Soundtrack: Nina Simone - Black is the colour of my true love's hair

This weekend, as usual, there was partying. This time to celebrate the fact that our holiday has started! Easter holiday here I come! writing a 5000 word assignment... I got my German assignment back today and got a B+, cause I didn't take it seriously enough. that sucks, but at least I have a chance to resubmit. I'll do that. Have spent a whole our correcting my grammar and vocab, and was banging my head against the desk in despair when finally Manuel came to my aid. Thank goodness.. it's nice to have a private tutor. ^_^ Our cozy little barbecue outsuide the common room. niice. Featuring: (Edith and Elena for a short while), Joanne, Ronny, Patrick, Manuel, Kristof, Reenay, Trong and me.



This friday we had a bbq. It wasn't one of large scale, but it worked. A bit windy, but no rain, so good one. :) I made some awesome (forgive my modesty) teriyaki salmon packages, have been craving fish for some while so it was good as. After bbq we had a preparty in our flat and then hit the town.

Then on Saturday, Geeta asked me if I wanted to go out. Finally! A girl's night! We met up in her flat, then after a short trip to Mckenzies (dodgy as!) we went back and met up with Geeta's friend from Singapore (afraid to spell her name, in fear of being extremely rude and insulting the entire Indian world). We crashed an Indian party and it was really cool, there were free drinks and lots of Indian music all night! We danced the night away and then went to Gogo's for the first time ever. I quite liked it there.

So, now it is time to get serious and do some studying... I can't believe how lazy I am.

Friday, April 07, 2006

I love my dentist!

Soundtrack: Faithless - Salva Mea

I can't believe this! Here I was, chillin' out listening to loud as music, celebratin that my holiday is officially started, and the phone rings. IT'S MY DENTIST! He called to acknowledge my appointment that I booked yesterday, and wanted to know how I was doing, and then he went through the procedure with me, how the sedation works an all, and told me to have confidence in the sedation. I feel like a queen. All warm and fuzzy, my dentist really cares about me. :) I'm gonna get through it.

The least thing I can do in return is to give him credit:
It is Jeff Jones, at Symes de Silva house on Courtenay.

Tuesday, April 04, 2006

small update

Soundtrack: Massive Attack - Name Taken

Got woken up by a quick earthquake this morning.

I'm heading for bed, but thought I'd throw in a small update before I go.
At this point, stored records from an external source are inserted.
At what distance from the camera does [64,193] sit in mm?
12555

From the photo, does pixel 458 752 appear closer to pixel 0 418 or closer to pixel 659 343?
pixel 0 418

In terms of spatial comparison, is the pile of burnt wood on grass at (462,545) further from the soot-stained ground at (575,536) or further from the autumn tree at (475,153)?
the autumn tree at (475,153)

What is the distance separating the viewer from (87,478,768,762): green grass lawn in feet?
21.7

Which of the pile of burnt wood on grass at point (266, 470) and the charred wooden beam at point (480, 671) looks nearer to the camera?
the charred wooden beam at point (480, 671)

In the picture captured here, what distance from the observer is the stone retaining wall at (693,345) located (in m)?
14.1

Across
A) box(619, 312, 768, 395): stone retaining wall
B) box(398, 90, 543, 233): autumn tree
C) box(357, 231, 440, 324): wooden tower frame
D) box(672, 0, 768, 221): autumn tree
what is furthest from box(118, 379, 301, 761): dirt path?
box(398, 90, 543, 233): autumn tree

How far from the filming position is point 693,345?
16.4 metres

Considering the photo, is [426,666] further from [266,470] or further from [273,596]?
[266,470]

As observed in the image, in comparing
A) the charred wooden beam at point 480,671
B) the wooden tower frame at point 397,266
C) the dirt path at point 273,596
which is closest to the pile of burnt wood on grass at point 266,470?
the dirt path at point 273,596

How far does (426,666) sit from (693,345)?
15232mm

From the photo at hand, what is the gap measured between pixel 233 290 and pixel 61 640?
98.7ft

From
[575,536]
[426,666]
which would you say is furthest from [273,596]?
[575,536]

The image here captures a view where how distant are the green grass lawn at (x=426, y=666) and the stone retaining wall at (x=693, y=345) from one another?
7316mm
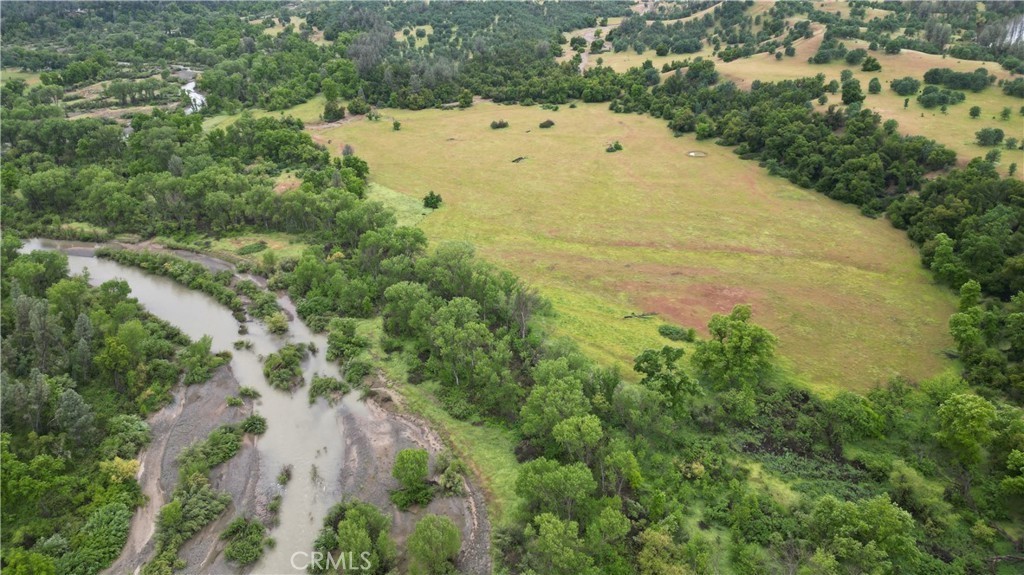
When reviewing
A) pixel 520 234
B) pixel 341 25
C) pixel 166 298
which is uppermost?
pixel 341 25

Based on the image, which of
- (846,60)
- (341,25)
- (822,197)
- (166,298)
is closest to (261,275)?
(166,298)

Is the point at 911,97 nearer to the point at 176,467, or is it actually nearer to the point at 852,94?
the point at 852,94

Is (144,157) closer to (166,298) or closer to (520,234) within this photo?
(166,298)

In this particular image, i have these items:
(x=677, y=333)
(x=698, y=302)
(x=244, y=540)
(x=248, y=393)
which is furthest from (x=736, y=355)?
(x=248, y=393)

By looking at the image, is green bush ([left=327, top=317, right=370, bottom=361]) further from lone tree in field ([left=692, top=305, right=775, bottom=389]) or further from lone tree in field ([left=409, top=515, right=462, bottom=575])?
lone tree in field ([left=692, top=305, right=775, bottom=389])

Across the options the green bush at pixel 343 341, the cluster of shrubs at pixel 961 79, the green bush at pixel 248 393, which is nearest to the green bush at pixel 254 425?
the green bush at pixel 248 393

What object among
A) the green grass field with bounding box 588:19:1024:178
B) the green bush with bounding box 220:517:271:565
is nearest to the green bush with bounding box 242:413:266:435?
the green bush with bounding box 220:517:271:565
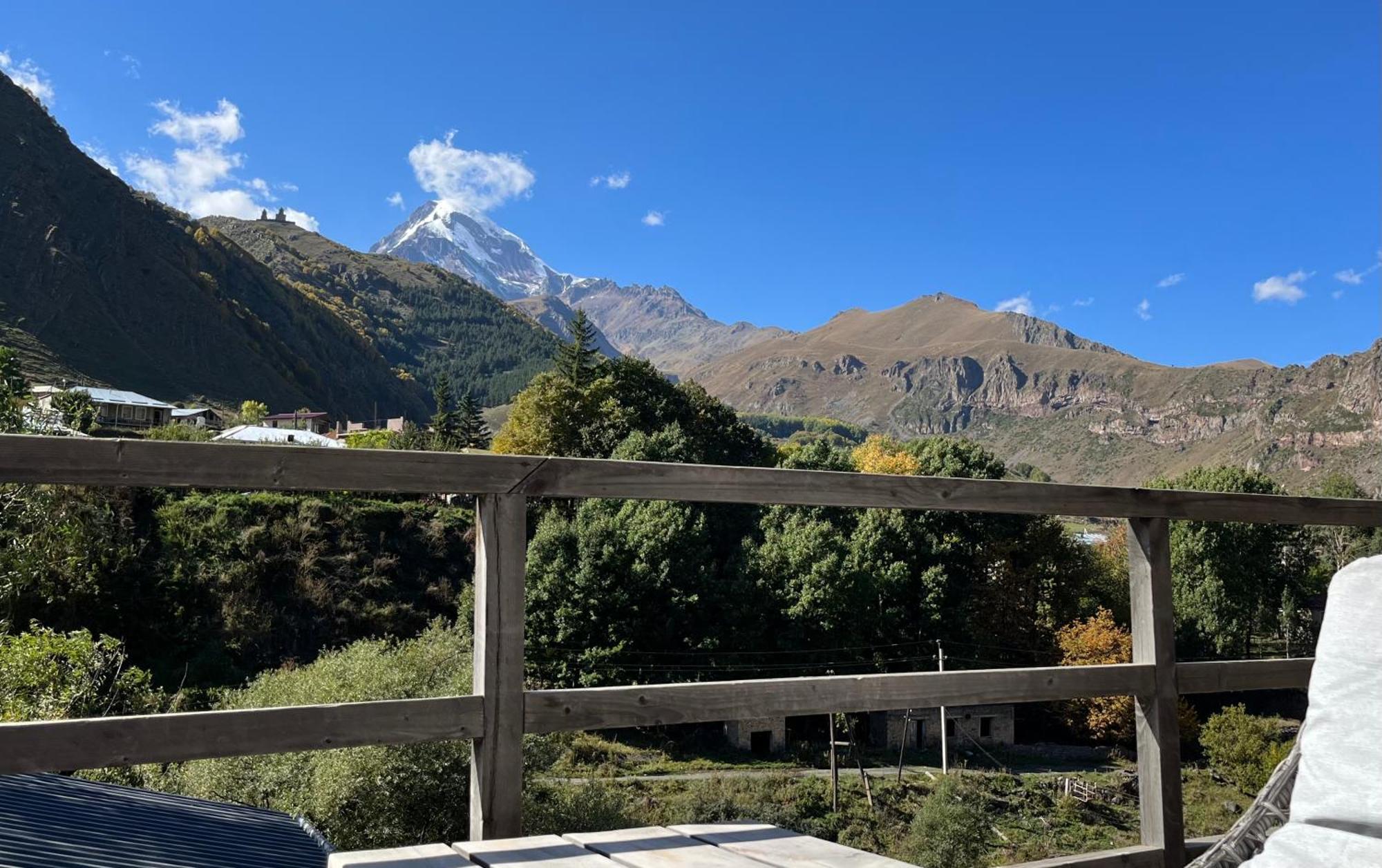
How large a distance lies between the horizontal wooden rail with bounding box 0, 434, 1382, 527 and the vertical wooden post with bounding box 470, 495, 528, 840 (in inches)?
2.9

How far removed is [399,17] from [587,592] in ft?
270

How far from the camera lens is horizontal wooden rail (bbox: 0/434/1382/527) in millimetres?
1340

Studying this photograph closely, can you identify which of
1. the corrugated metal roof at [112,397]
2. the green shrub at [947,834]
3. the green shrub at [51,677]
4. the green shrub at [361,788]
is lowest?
the green shrub at [947,834]

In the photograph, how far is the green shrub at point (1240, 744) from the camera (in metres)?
24.5

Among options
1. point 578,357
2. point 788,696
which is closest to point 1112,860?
point 788,696

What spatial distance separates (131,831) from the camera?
1827 mm

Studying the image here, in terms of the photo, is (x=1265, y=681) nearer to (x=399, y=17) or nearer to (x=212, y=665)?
(x=212, y=665)

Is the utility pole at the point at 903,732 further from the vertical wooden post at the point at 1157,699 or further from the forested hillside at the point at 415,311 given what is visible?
the forested hillside at the point at 415,311

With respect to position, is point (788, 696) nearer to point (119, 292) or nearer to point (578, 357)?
point (578, 357)

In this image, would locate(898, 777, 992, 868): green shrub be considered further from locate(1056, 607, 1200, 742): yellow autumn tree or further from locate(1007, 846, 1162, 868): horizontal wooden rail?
locate(1007, 846, 1162, 868): horizontal wooden rail

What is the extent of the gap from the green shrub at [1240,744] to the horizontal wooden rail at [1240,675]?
26.2 metres

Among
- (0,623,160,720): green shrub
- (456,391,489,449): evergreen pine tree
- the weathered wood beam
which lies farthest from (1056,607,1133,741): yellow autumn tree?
(456,391,489,449): evergreen pine tree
Have had a busy few days, and still I have an essay to finish by Friday!! Oh well, it shouldn't be impossible, but not that easy either. The topic is a bit boring.

This weekend I've been partying AGAIN. There was a Karaoke night in Stafford on Friday, and I sang Aha - Take on me. Horribly... *L* Ah well, it was good fun. Saturday I went out with Patrick, Manuel and my new flatmate, Ronny. He is really cool, I like him. :) He is definitely much more subdued than Joe, but he is good fun. I'm craving for girls... I'm hanging out with guys all the time! I'm really funny these days. I'm completely surrounded by people, but in a funny way I still feel a bit lonely. And afraid of being alone.. A lot of ppl will be going away in the next two weeks, so for all of my friends who are staying in Wellington: prepare to be bugged!! I'll show up when u least expect it and demand your attention. Everything is always changing and I guess the pace in which they are changing is freaking me out a bit..
So I went out for a walk just now and tried to calm my mind to focus on my essay, but didn't really succeed that well. My thoughts are flying away as much now as before I went out.